Across the country, pithiviers are having a moment on restaurant menus. They’re taking on novel formats and fillings. Their good looks have stolen the show on Instagram, and they’re giving chefs a shot at proving their old-school technique bonafides. 

At Bad Idea, pithiviers reflect Rasavong’s playful Lao-meets-French cooking. He has prepared a pithivier filled with nam prik-laced scallop mousseline, and a vegetarian khao soi variation with red curry, vermicelli, mushrooms, and cabbage. In summer, he piled peak season tomatoes and Boursin-style herbed cheese into a cozy den of puff pastry.

The pithivier at Time and Tide.

•••

PROMPT
From the pithivier text, list the ingredients named for the vegetarian khao soi variation. The lines after this point are separate material and aren't part of the pithivier text.

DATA PROVIDED
•••

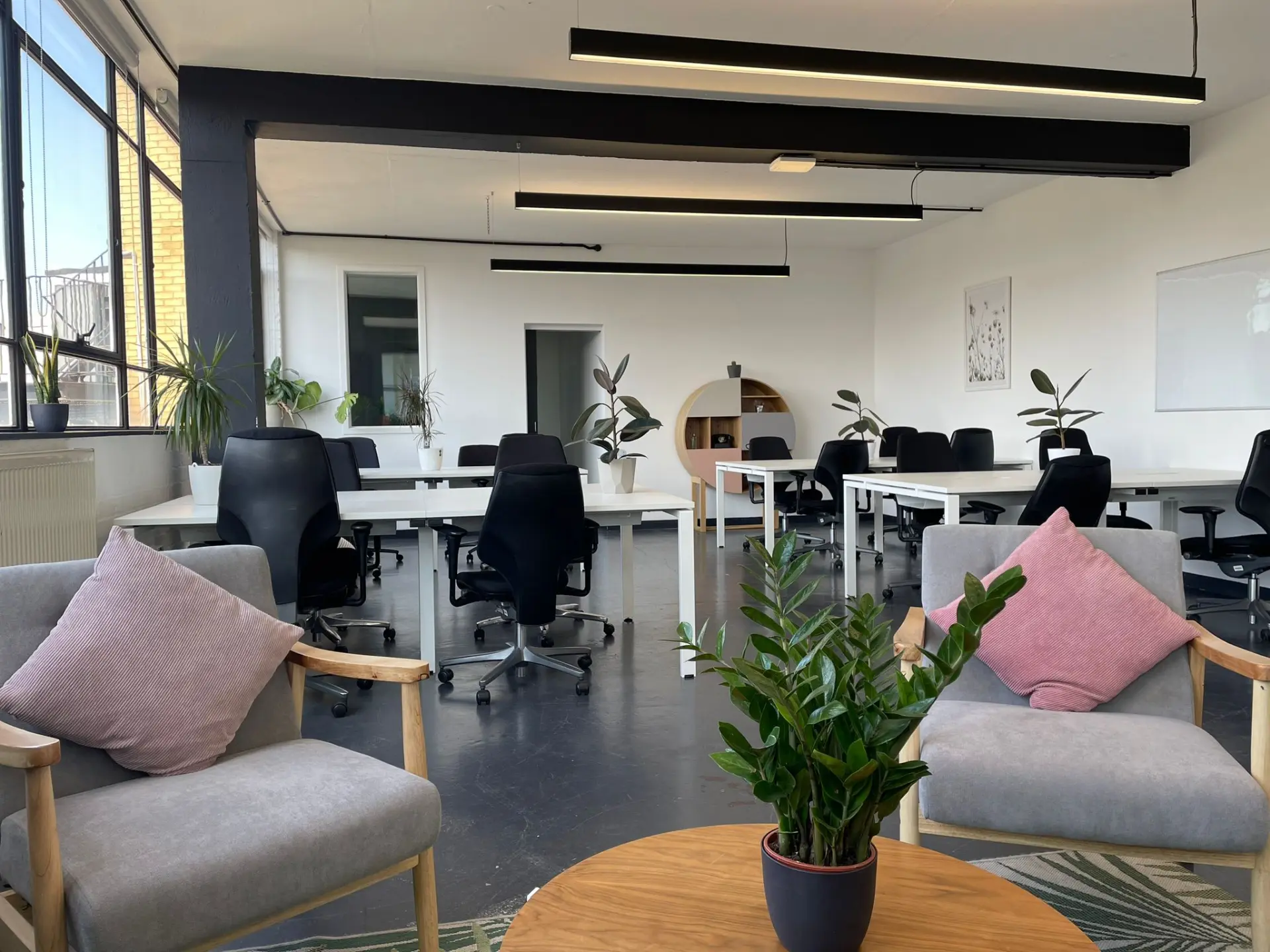 Main Room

•••

COMPLETED TASK
red curry, vermicelli, mushrooms, cabbage